If you run a tests with α = 0.05, the probability of a false positive will be 5%. If you run more comparisons at the same significance level, the chance of at least one false positive goes up because each comparison is an additional opportunity for false positive.
Bonferroni corrections are an optional feature on Statsig experiments that reduces the probability of Type I errors (false positives) by adjusting the significance level (α). The significance level is divided by the number of comparisons being evaluated.
You can choose to apply these based on one or both of the following:
- The number of test groups (multiple treatment hypotheses). The significance level is divided by the number of variants being compared against control.

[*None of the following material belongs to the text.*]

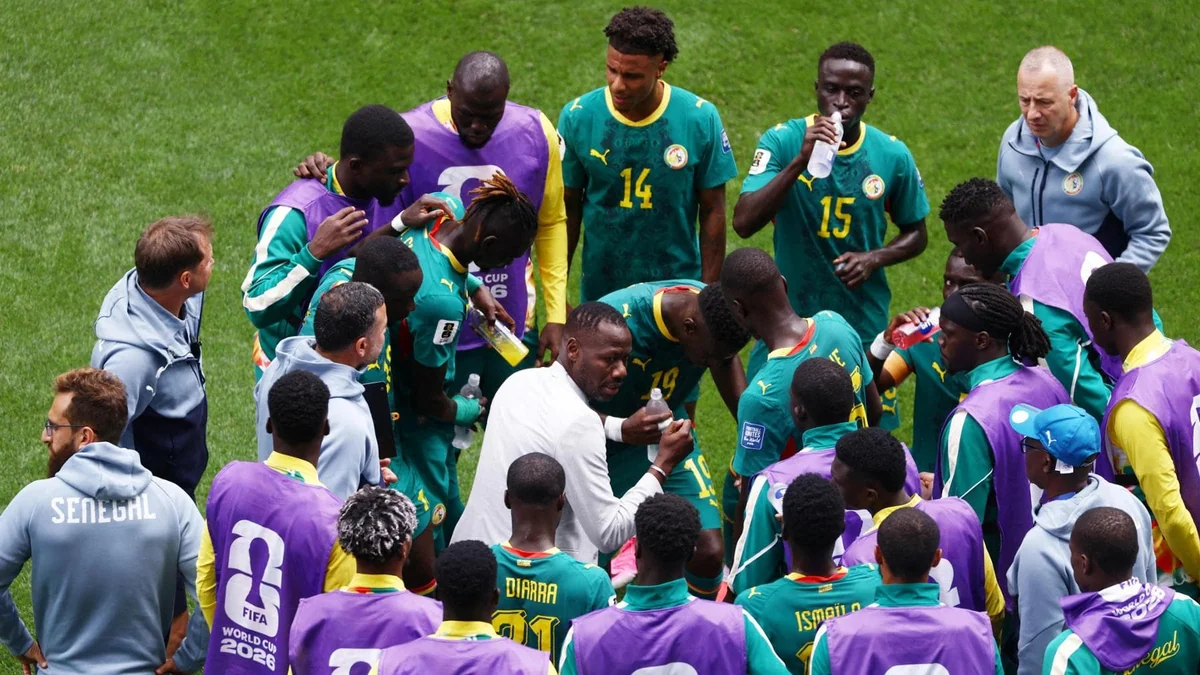 Senegal, il medico della nazionale era un ginecologo. La scoperta dopo il Mondiale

- The number of metrics in the scorecard. Here you may select what percentage of your total α is divided evenly among the Primary Metrics, and the remaining α is split equally among Secondary Metrics. For example:
- Significance level of 0.05
- 2 Primary Metrics and 4 Secondary Metrics
- 60% of α applied to Primary Metrics
- Each Primary Metric is calculated with α = 0.6 * 0.05 / 2 = 0.015
- Each Secondary Metric is calculated with α = 0.4 * 0.05 / 4 = 0.005
- If both corrections are selected, they're applied on top of each other. In the example above, if we also wanted to correct for having 2 tests groups, we would further divide each α by 2.
When analyzing dimensions, if correction for metrics is enabled, it's applied separately for the dimensional breakdown. We use the number of dimensions as the total metric count to correct for in the dimensional analysis, but it does not impact topline metrics.